* _Work to be completed_
Rewrite the part of the letter between "Don't worry you" and "will close now.", inclusive, and replace "flag" with "banner".

* _Given passage_
—————

I could'nt understand this then, and in a few cases I actually
thought that maybe they were shall we say "a bit overcautious".
I understand their reasons now.  However when the time can for
them to got over again they reluctantly went, although in two cases
the parties could have gotten out of the army and had threatened
to do so if they were sent overseas again.  So when I tell you to
stay in the states as long as possible, I doubt if you can see why.
Don't worry you still get over here soon enough.

     I am sending you a silk Jap flag.  It is yours to do what you
please with it.  It is genuine, in fact I think it still has a spot
of blood on it.  If you want to get it cleaned I would send it to
the cleaners, as some of them fade when washed.  I am sorry that this
one has the center sewed in instead of just painted, however it is
a good job of sewing.  Well I am tired and think I will close now.
Write soon.
                                            love,
                                  [signed] Leonard



Saturday, June 14, 2014

Leonard's Story: March 24, 1945

OB would be "Order of Battle". Not sure if CBI is "China-Burma-India" theater.  SWPA is South West Pacific Area. Look alike their cousin Edwin died and Len is concerned about Edwin's mother Laura.
___________________________________________________________
                                                                                   Philippines
                                                                                   March 24

Dear Arnold,

     I am sorry I have'nt written you for such a long time, mainly
due to plenty of work.  In addition to being Order of Battle Officer,
my main job, I now go out about every/other day on G-2 liaison work.

—————

[Scene question listing]

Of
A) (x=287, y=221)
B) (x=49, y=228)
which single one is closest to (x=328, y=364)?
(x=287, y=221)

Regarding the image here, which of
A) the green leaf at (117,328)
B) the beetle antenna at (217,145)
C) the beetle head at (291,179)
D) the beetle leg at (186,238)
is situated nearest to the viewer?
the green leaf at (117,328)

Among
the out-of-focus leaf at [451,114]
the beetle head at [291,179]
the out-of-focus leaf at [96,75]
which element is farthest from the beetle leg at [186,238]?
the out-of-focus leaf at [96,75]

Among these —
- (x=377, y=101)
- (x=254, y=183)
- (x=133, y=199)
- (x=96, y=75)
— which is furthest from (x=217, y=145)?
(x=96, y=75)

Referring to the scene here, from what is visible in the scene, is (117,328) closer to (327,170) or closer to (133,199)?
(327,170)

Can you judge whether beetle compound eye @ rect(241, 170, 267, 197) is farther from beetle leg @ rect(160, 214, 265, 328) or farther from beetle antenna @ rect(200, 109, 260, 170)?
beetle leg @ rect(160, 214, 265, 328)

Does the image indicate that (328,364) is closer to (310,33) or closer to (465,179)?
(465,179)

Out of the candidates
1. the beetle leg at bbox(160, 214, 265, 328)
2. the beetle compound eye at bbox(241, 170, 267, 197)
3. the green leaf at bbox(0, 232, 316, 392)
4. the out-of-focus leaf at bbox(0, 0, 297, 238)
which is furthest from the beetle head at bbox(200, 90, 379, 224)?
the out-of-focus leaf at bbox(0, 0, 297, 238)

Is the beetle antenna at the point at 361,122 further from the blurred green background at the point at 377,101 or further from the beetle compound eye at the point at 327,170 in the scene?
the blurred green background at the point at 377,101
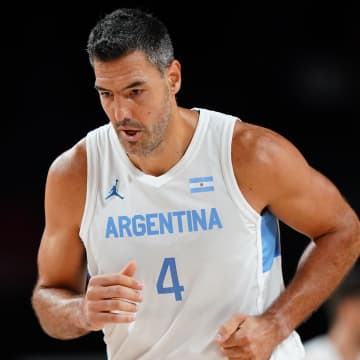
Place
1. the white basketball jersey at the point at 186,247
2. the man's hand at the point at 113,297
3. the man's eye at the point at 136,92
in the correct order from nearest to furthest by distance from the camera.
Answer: the man's hand at the point at 113,297, the man's eye at the point at 136,92, the white basketball jersey at the point at 186,247

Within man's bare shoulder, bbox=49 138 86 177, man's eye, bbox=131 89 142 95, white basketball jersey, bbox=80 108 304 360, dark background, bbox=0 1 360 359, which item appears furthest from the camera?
dark background, bbox=0 1 360 359

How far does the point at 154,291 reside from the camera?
3.79 m

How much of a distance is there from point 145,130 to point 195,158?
301mm

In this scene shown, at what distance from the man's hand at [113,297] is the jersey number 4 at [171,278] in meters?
0.35

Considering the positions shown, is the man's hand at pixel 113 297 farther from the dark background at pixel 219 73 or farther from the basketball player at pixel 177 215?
the dark background at pixel 219 73

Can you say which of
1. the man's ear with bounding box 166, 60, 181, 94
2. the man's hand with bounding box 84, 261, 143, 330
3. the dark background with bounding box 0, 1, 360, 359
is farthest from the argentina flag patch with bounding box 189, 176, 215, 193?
the dark background with bounding box 0, 1, 360, 359

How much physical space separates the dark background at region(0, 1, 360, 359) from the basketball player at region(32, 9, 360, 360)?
3.27 metres

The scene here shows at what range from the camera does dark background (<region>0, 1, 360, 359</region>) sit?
7199 mm

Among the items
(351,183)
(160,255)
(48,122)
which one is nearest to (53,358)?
(48,122)

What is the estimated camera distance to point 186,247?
3.78m

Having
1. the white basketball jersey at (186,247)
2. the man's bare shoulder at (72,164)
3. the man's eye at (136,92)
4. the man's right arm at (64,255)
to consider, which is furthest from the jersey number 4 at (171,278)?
the man's eye at (136,92)

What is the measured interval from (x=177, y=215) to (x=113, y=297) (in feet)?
1.84

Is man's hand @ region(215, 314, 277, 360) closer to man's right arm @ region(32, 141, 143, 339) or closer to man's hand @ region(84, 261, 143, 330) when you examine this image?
man's hand @ region(84, 261, 143, 330)

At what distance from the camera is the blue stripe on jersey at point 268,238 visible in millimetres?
3846
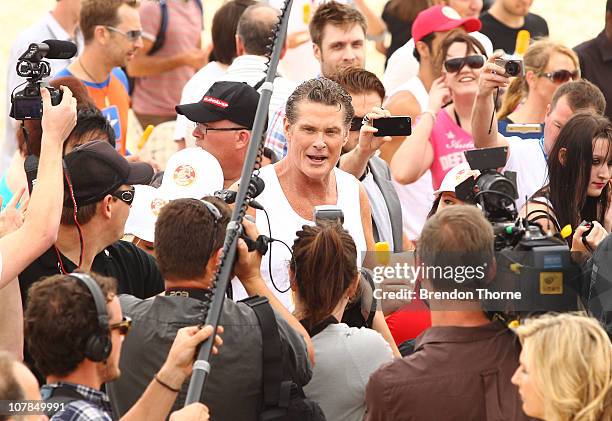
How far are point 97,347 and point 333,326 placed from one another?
1.09m

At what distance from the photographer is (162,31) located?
998 centimetres

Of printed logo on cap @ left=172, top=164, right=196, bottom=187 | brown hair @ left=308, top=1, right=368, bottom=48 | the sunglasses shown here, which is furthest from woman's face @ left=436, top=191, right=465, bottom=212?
brown hair @ left=308, top=1, right=368, bottom=48

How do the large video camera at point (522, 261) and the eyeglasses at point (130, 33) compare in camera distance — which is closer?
the large video camera at point (522, 261)

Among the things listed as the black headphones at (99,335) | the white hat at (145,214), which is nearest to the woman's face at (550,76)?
the white hat at (145,214)

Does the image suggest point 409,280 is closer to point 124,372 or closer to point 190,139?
point 124,372

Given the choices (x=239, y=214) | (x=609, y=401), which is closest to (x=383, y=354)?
(x=239, y=214)

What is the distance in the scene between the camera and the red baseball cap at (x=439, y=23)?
7.97 metres

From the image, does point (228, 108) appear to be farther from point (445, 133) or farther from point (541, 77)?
point (541, 77)

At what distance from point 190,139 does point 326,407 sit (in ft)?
10.8

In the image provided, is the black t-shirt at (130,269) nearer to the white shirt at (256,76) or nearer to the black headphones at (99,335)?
the black headphones at (99,335)

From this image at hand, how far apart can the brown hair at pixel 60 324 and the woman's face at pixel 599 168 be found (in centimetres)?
284

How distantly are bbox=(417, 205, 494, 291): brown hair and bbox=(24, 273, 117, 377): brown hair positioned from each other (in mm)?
1114

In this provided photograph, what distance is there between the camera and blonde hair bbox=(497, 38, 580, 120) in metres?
7.54

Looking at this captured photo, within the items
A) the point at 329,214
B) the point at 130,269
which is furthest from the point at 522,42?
the point at 130,269
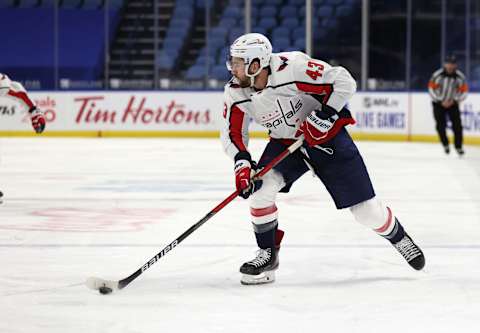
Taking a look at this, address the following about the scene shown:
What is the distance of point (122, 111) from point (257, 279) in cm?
1172

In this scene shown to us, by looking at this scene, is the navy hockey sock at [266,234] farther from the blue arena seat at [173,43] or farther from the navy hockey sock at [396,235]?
the blue arena seat at [173,43]

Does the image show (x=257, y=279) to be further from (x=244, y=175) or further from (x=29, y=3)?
(x=29, y=3)

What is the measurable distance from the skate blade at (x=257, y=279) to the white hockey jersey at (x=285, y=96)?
51 cm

—————

* _Task result_
Don't worry you still get over here soon enough.

     I am sending you a silk Jap banner.  It is yours to do what you
please with it.  It is genuine, in fact I think it still has a spot
of blood on it.  If you want to get it cleaned I would send it to
the cleaners, as some of them fade when washed.  I am sorry that this
one has the center sewed in instead of just painted, however it is
a good job of sewing.  Well I am tired and think I will close now.